> _求められる内容_
社会・経済ニュースの本文のうち、「エンゲル係数、4年連続で上昇」から「ている」ものと指摘している。」までの部分を、両端も含めて一字一句変えずに書き出してください。

社会・経済ニュース
2017年02月21日号
残業時間の上限、年720時間で合意
政府の働き方改革実現会議は1年間の残業時間の上限を720時間(月平均60時間)とすることで合意するとともに、繁忙期における1カ月当たりの上限時間については100時間とする案を軸に労使での合意形成を目指すとしている。残業の上限時間設定の基本的な考え方については、過労死の労災認定とされる、倒れる前の1カ月間に100時間、または2〜6カ月にわたって月平均80時間超の残業をした場合、仕事と死亡の因果関係が成立する基準がベースにある。

エンゲル係数、4年連続で上昇
総務省は2016年の家庭の消費支出全体に占める食費の比率、いわゆるエンゲル係数が25.8%になったと発表した。4年連続の上昇で、1987年以来29年ぶりの高い水準にある。エンゲル係数は、生活水準が高くなるにつれて数値が低くなり、逆に生活水準が低くなるにつれて数値は高くなるとして知られている。同省では、所得が伸び悩む中、円安や天候不順が響き、食料品が値上がりするとともに、食料品以外での生活費節約が反映した形で、エンゲル係数が高まったとみている。

節約志向を背景に消費支出3年連続減
総務省は2016年の総世帯の家計調査で、1世帯当たりの消費支出は1カ月平均24万2425円になったと発表した。前年比1.8%減となり、3年連続で前年を割り込んでいる。個人消費の低迷が背景にあり、同省では「将来の支出に備えて貯蓄に回す傾向」があるとして、依然、節約志向が強いことを指摘している。事実、税や社会保険料を差し引いた可処分所得は4年ぶりに0.4%増と増加に転じたものの、増加分が消費に回っていない実態を示している。

自己破産、13年ぶりに増加に転じる
最高裁が昨年、全国の裁判所に個人の自己破産申し立てした件数を集計したところ、6万4637件に上ることが分かった。前年を781件増加し、13年ぶりに前年を上回った。貸金業者への年収の3分の1までしか融資ができない総量規制による規制強化で、それまで自己破産の申し立てがピークだった2003年の24万2357件以降、年々減少に転じてきた。一転して、増加に転じてきた背景について、識者は「銀行のカードローン事業を強化している」ものと指摘している。

> _提供データ_

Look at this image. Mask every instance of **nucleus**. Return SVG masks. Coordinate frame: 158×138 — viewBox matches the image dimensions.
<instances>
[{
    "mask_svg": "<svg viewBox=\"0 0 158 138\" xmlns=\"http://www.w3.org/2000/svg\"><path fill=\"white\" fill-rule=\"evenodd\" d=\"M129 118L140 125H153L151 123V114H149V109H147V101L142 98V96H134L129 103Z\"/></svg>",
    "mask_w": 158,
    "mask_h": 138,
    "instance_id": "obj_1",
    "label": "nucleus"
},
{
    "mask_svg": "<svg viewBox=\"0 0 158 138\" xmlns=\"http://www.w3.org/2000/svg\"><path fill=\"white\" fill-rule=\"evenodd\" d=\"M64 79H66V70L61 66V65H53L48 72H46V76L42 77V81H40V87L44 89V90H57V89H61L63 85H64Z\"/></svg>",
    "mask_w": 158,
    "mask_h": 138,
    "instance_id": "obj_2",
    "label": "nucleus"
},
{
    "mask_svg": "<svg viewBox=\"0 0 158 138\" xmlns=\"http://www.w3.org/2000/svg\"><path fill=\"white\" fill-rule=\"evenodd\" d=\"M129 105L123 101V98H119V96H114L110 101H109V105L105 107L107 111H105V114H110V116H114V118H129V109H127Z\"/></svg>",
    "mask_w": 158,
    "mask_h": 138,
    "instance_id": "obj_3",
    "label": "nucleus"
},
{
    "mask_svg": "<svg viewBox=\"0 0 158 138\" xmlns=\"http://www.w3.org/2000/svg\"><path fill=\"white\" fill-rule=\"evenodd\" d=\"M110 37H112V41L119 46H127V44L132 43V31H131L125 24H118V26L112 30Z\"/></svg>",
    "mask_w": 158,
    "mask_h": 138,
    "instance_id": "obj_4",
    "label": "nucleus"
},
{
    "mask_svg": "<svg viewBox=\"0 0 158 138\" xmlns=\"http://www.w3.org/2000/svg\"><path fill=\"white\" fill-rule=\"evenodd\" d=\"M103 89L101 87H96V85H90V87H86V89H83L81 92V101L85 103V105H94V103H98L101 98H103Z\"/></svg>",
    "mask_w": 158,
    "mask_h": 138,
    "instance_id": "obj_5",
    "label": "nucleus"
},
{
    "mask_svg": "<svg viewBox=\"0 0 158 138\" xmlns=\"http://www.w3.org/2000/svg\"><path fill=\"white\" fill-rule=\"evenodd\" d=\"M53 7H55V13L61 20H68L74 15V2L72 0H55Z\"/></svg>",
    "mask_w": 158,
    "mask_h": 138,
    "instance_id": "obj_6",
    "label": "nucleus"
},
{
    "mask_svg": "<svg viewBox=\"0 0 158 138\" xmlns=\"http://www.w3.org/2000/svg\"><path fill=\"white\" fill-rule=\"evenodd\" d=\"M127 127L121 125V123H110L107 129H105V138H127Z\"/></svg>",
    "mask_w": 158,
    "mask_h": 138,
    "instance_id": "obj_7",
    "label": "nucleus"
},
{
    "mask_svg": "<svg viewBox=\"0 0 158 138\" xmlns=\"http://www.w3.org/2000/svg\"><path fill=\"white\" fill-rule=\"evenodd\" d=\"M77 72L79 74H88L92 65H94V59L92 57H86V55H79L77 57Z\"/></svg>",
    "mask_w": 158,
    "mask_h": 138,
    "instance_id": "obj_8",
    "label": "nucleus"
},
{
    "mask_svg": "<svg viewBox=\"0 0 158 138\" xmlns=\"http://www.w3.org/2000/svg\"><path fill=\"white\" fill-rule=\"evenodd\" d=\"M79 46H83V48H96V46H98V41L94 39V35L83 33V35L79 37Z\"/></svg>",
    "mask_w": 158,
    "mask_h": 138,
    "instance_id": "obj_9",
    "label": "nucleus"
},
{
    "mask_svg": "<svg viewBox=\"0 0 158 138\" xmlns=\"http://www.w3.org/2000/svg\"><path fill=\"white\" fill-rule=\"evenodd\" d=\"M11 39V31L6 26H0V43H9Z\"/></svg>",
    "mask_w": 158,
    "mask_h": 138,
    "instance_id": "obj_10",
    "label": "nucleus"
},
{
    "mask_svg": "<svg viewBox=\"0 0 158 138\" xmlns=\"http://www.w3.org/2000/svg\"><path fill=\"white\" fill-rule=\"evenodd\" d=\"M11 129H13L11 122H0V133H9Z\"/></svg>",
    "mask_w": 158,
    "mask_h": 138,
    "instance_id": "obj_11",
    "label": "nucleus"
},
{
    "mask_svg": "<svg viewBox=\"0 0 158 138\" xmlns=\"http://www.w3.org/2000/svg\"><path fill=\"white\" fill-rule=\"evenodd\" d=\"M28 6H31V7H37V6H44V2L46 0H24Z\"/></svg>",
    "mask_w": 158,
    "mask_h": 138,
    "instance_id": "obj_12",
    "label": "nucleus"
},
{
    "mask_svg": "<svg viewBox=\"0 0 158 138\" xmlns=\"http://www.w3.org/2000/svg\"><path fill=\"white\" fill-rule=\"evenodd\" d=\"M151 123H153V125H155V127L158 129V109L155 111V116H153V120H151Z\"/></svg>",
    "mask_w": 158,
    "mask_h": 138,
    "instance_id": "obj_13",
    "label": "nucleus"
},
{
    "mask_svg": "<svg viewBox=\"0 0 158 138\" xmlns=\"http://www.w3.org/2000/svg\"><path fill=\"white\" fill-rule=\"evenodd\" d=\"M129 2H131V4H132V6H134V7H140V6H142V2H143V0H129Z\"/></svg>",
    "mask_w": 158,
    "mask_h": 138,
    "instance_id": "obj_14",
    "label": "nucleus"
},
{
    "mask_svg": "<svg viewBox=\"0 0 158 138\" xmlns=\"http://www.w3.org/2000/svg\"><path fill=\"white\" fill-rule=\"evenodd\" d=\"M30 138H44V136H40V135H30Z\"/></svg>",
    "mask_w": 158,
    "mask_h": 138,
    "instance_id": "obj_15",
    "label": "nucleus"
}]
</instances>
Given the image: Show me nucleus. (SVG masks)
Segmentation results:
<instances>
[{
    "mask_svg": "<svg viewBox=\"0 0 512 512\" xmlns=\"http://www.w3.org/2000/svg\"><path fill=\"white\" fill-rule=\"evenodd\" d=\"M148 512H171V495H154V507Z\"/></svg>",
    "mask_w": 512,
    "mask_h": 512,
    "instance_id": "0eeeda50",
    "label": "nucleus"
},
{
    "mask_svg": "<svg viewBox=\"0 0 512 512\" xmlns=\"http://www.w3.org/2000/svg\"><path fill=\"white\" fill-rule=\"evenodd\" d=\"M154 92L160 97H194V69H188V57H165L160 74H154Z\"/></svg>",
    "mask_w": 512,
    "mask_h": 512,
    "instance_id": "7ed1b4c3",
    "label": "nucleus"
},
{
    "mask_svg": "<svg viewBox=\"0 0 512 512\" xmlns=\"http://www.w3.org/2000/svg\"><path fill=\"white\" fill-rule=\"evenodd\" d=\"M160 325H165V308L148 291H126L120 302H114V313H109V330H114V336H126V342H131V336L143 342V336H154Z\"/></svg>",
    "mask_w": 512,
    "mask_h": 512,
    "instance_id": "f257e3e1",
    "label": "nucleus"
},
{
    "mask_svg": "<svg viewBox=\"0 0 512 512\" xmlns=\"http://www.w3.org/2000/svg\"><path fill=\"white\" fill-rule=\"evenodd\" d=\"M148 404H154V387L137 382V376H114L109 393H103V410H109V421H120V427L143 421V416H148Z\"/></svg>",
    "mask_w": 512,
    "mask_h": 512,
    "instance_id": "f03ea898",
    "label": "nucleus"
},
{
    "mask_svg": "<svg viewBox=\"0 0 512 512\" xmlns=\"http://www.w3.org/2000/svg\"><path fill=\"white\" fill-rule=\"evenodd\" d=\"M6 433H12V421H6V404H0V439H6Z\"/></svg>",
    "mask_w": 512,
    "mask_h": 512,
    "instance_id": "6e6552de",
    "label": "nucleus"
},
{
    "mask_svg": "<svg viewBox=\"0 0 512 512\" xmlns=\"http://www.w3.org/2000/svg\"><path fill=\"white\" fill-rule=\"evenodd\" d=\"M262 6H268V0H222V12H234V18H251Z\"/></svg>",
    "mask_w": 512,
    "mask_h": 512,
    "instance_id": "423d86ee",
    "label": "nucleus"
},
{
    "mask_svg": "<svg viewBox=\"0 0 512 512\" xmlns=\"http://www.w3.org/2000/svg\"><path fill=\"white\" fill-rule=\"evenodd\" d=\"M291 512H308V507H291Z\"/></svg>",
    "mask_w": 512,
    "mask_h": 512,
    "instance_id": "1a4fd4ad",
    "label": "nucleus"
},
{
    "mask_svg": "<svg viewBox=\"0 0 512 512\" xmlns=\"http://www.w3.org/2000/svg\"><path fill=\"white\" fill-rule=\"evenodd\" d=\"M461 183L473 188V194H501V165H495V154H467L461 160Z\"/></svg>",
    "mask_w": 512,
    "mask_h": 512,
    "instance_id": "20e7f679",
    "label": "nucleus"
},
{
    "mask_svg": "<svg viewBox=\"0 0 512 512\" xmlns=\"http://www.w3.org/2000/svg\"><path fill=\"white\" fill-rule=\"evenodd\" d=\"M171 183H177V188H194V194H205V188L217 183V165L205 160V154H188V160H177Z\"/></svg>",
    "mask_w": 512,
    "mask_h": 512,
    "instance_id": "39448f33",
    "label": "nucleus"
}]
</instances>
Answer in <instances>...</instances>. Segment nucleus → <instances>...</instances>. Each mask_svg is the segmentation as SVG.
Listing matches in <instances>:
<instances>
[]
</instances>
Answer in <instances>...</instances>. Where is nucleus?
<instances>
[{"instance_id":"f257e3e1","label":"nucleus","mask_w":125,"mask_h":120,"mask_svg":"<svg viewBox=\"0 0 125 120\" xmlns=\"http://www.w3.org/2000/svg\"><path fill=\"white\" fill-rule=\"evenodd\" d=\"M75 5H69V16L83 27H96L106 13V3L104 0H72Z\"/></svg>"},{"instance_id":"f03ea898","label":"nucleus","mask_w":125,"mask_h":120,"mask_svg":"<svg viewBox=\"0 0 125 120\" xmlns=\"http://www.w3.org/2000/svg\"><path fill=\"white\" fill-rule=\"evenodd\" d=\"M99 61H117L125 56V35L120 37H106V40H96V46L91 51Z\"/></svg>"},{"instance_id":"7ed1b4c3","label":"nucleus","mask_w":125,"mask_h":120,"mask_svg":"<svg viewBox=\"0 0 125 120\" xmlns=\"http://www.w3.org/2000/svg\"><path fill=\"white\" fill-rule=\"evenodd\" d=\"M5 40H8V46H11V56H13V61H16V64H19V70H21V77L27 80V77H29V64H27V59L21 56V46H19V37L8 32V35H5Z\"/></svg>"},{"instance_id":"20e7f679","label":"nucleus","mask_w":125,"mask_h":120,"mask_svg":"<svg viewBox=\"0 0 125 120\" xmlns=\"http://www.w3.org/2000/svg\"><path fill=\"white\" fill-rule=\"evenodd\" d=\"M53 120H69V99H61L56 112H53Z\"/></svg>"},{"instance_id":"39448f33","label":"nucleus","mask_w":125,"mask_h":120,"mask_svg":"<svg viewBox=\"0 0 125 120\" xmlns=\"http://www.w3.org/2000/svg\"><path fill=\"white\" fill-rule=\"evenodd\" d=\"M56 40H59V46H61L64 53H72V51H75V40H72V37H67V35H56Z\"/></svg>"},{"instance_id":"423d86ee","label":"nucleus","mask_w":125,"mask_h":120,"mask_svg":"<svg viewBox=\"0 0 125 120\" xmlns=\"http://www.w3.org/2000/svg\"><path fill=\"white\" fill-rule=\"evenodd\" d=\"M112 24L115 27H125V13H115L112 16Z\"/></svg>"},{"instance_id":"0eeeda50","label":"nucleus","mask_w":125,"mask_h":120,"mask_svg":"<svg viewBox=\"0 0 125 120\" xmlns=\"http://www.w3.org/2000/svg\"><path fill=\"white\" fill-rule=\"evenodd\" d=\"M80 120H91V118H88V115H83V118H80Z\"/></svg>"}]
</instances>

> _完成した解答_
エンゲル係数、4年連続で上昇
総務省は2016年の家庭の消費支出全体に占める食費の比率、いわゆるエンゲル係数が25.8%になったと発表した。4年連続の上昇で、1987年以来29年ぶりの高い水準にある。エンゲル係数は、生活水準が高くなるにつれて数値が低くなり、逆に生活水準が低くなるにつれて数値は高くなるとして知られている。同省では、所得が伸び悩む中、円安や天候不順が響き、食料品が値上がりするとともに、食料品以外での生活費節約が反映した形で、エンゲル係数が高まったとみている。

節約志向を背景に消費支出3年連続減
総務省は2016年の総世帯の家計調査で、1世帯当たりの消費支出は1カ月平均24万2425円になったと発表した。前年比1.8%減となり、3年連続で前年を割り込んでいる。個人消費の低迷が背景にあり、同省では「将来の支出に備えて貯蓄に回す傾向」があるとして、依然、節約志向が強いことを指摘している。事実、税や社会保険料を差し引いた可処分所得は4年ぶりに0.4%増と増加に転じたものの、増加分が消費に回っていない実態を示している。

自己破産、13年ぶりに増加に転じる
最高裁が昨年、全国の裁判所に個人の自己破産申し立てした件数を集計したところ、6万4637件に上ることが分かった。前年を781件増加し、13年ぶりに前年を上回った。貸金業者への年収の3分の1までしか融資ができない総量規制による規制強化で、それまで自己破産の申し立てがピークだった2003年の24万2357件以降、年々減少に転じてきた。一転して、増加に転じてきた背景について、識者は「銀行のカードローン事業を強化している」ものと指摘している。